━━━ 本文抜粋

佐木隆三のノンフィクションノベル『身分帳』が原作。
ずっと絶版だったようだがこの映画がきっかけで復刊したみたいで、
この前、書店に行ったら平積みになっていたので、購入しておいた。
あとで読んでみたい。

主演の役所広司さんがとても良かった。
あくまでも役で、あくまでもセリフなんだけど、
まるで役所広司さん本人の気持ちが、自然に口をついて出てきている
ように見えた。
彼の演技はもういろいろな映画で観慣れているはずだけど
いまだにどこか、はっとさせられたり、新鮮に感じたりする時がある。

西川美和監督は、一貫して、男性の主人公を描くイメージがある。

「一度は道を誤ったが第二の人生を歩もうと奮闘している立場の人に
 わたしたちの世間はかくも冷淡である。そんな世間を、はたして
 この世界はすばらしい、この世界は美しい・・・と言えるだろうか」
それが『すばらしき世界』というタイトルの意図だったんじゃないかと
わたしはとらえている。
でも、その意図でこの物語にこのタイトルをぶっつけるにしては、
これではまだ描写が生ぬるい、と感じないこともなかった。

たとえば、三上を取り巻く人びとが、良い人ばかりだった。
良い人ばかり過ぎた。
身元引受人の弁護士とその妻、三上の元妻、
役所の生活保護課の職員、街で知り合う人びと、
みんなまっとうで、話せばわかるし、三上に良くしてくれる。
三上はぶっきらぼうだけどチャーミングな人柄の持ち主なので、
出会う人たちが彼に魅了されていくのは当然と言えば当然なのだが。

それに、15年以上も刑務所暮らしだった割に、三上には、
時代に取り残されてしまった的な感じが意外なほどなかった。
少なくとも表面上は娑婆で暮らしていくのに何の問題もなかった。
刑務所で身の回りの整理整頓を叩き込まれてきたおかげで、
暮らしぶりはきちょうめんで、経済観念もしっかりしており、
ギャンブルなどにも関心がないようだったし、
初めて持ったスマートフォンもバッチリ使いこなしていた。
わかんないことだらけで、変な奴らに足元を見られて騙されるとか
想定されうる危険な展開はまったくと言って良いほどなかった。

━━━━━━
━━━ 提供データ

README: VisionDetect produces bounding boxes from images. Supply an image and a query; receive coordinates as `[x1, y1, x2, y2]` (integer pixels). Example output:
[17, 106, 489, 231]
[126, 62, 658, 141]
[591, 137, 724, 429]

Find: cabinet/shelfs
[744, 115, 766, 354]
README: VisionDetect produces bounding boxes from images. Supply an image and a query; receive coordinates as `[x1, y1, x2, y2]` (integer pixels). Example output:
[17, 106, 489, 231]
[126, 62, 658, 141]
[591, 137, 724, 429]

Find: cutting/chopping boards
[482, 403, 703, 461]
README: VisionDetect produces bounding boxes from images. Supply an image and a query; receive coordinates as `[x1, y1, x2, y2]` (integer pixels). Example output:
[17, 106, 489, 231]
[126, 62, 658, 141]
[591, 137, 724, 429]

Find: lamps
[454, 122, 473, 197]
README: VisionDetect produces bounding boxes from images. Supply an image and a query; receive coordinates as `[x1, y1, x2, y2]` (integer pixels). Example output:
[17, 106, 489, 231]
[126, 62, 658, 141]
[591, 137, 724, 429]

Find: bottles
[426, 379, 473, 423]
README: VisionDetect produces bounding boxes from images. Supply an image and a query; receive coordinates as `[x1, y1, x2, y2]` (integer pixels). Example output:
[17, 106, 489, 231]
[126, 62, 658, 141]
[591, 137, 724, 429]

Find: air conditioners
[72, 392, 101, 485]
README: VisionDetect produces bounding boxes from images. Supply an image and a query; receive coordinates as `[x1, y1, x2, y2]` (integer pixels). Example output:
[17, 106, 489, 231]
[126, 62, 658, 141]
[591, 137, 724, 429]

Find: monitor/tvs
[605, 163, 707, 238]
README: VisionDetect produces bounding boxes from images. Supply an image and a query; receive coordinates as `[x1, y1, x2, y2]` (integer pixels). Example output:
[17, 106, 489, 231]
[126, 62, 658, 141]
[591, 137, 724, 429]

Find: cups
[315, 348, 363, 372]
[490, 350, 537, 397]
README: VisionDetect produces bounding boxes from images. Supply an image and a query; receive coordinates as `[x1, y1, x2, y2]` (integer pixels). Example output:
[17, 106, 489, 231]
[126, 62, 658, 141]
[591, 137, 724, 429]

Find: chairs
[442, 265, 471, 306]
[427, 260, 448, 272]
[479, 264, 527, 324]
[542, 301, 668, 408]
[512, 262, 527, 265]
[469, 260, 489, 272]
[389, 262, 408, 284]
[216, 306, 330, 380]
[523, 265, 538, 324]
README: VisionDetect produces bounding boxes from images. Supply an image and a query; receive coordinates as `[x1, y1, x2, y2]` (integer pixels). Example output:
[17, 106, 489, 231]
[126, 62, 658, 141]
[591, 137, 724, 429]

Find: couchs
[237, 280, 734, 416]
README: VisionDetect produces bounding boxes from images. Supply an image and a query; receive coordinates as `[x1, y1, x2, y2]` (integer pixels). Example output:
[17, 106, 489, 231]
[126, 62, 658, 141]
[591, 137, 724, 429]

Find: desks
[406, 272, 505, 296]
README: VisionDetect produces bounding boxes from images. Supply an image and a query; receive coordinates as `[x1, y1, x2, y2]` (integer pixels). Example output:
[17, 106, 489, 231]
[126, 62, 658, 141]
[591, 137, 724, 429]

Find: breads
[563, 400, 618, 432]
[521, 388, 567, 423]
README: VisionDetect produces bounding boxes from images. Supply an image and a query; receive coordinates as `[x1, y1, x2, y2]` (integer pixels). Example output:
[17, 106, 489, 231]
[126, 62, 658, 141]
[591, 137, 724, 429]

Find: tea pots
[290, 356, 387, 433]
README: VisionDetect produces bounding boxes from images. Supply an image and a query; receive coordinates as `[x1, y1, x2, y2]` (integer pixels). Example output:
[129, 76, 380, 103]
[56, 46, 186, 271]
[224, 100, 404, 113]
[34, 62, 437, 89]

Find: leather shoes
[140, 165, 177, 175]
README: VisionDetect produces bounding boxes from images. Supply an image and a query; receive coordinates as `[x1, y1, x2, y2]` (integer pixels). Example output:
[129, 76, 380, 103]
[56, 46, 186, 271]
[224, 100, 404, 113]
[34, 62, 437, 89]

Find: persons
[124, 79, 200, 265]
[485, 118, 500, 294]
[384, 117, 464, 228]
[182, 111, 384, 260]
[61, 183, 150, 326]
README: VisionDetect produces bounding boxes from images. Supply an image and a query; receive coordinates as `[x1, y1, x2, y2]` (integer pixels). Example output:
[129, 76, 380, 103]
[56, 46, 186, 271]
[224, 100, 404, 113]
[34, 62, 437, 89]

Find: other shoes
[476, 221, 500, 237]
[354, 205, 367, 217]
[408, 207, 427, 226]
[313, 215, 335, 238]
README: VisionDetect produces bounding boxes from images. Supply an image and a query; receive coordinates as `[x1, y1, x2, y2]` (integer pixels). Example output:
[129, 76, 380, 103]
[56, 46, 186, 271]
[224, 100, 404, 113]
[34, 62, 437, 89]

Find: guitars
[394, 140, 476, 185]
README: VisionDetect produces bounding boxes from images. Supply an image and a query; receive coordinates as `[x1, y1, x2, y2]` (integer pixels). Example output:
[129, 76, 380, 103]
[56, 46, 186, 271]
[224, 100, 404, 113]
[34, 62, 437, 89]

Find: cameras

━━━━━━

## 課題一覧
• a. 本文抜粋によれば、この映画の原作は何ですか。
• b. 提供データの行のうち、先頭から「[490, 350, 537, 397]」を含む行までのすべて（両端を含む）を、空行を除いて番号付きリストに書き直してください。

## 解答一覧
• a. 佐木隆三のノンフィクションノベル『身分帳』です。

• b.
1. README: VisionDetect produces bounding boxes from images. Supply an image and a query; receive coordinates as `[x1, y1, x2, y2]` (integer pixels). Example output:
2. [17, 106, 489, 231]
3. [126, 62, 658, 141]
4. [591, 137, 724, 429]
5. Find: cabinet/shelfs
6. [744, 115, 766, 354]
7. README: VisionDetect produces bounding boxes from images. Supply an image and a query; receive coordinates as `[x1, y1, x2, y2]` (integer pixels). Example output:
8. [17, 106, 489, 231]
9. [126, 62, 658, 141]
10. [591, 137, 724, 429]
11. Find: cutting/chopping boards
12. [482, 403, 703, 461]
13. README: VisionDetect produces bounding boxes from images. Supply an image and a query; receive coordinates as `[x1, y1, x2, y2]` (integer pixels). Example output:
14. [17, 106, 489, 231]
15. [126, 62, 658, 141]
16. [591, 137, 724, 429]
17. Find: lamps
18. [454, 122, 473, 197]
19. README: VisionDetect produces bounding boxes from images. Supply an image and a query; receive coordinates as `[x1, y1, x2, y2]` (integer pixels). Example output:
20. [17, 106, 489, 231]
21. [126, 62, 658, 141]
22. [591, 137, 724, 429]
23. Find: bottles
24. [426, 379, 473, 423]
25. README: VisionDetect produces bounding boxes from images. Supply an image and a query; receive coordinates as `[x1, y1, x2, y2]` (integer pixels). Example output:
26. [17, 106, 489, 231]
27. [126, 62, 658, 141]
28. [591, 137, 724, 429]
29. Find: air conditioners
30. [72, 392, 101, 485]
31. README: VisionDetect produces bounding boxes from images. Supply an image and a query; receive coordinates as `[x1, y1, x2, y2]` (integer pixels). Example output:
32. [17, 106, 489, 231]
33. [126, 62, 658, 141]
34. [591, 137, 724, 429]
35. Find: monitor/tvs
36. [605, 163, 707, 238]
37. README: VisionDetect produces bounding boxes from images. Supply an image and a query; receive coordinates as `[x1, y1, x2, y2]` (integer pixels). Example output:
38. [17, 106, 489, 231]
39. [126, 62, 658, 141]
40. [591, 137, 724, 429]
41. Find: cups
42. [315, 348, 363, 372]
43. [490, 350, 537, 397]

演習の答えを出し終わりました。